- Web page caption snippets
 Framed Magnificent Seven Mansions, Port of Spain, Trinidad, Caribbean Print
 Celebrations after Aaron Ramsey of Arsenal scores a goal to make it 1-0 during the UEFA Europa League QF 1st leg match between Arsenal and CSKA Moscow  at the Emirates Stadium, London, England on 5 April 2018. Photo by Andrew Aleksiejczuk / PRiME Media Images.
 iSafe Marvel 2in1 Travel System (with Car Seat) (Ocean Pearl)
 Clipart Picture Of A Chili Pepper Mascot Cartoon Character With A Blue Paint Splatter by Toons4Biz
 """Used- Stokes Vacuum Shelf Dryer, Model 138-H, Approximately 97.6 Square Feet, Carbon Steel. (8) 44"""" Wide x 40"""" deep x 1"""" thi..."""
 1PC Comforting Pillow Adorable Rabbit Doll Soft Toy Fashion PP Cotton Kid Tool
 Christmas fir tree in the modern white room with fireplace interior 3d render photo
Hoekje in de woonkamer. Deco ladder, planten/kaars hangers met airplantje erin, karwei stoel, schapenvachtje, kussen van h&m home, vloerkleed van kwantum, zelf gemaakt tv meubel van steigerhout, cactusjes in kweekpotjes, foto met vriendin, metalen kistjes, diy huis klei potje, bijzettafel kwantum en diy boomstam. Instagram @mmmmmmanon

==

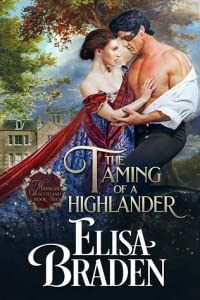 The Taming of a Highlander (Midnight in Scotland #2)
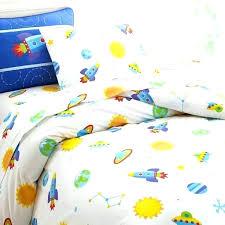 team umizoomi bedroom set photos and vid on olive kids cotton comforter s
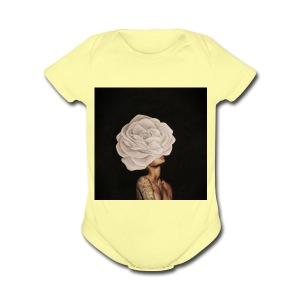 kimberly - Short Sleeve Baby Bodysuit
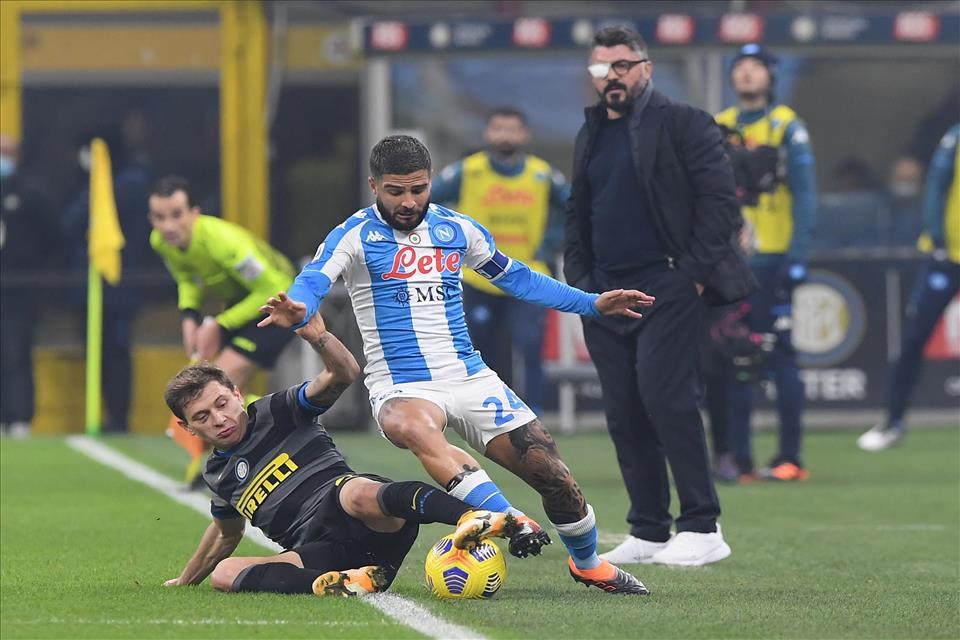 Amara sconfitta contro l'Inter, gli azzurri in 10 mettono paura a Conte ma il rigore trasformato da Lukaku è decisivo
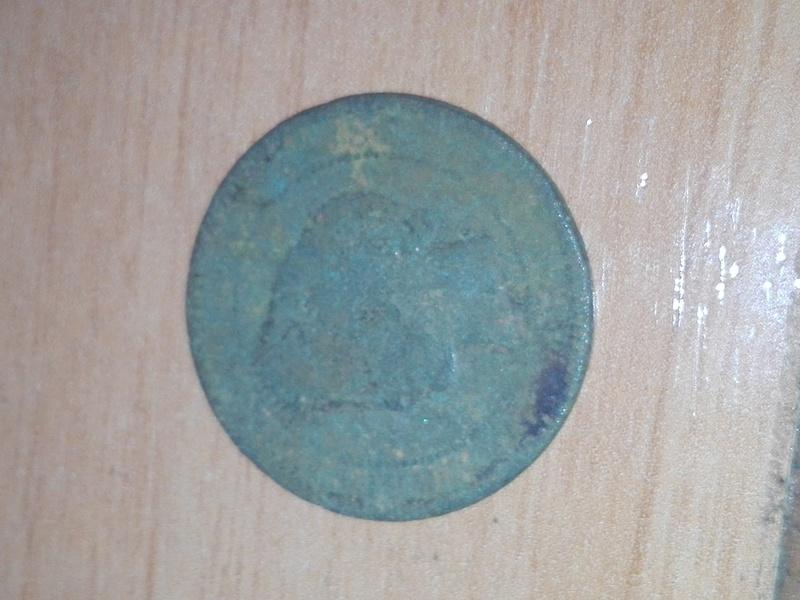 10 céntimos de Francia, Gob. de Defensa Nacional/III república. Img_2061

- Exercise description
Above this instruction are the records; retype exactly the lines from the one containing "Framed Magnificent Seven" up to and including the one containing "Clipart Picture Of".

- Solution for this problem
 Framed Magnificent Seven Mansions, Port of Spain, Trinidad, Caribbean Print
 Celebrations after Aaron Ramsey of Arsenal scores a goal to make it 1-0 during the UEFA Europa League QF 1st leg match between Arsenal and CSKA Moscow  at the Emirates Stadium, London, England on 5 April 2018. Photo by Andrew Aleksiejczuk / PRiME Media Images.
 iSafe Marvel 2in1 Travel System (with Car Seat) (Ocean Pearl)
 Clipart Picture Of A Chili Pepper Mascot Cartoon Character With A Blue Paint Splatter by Toons4Biz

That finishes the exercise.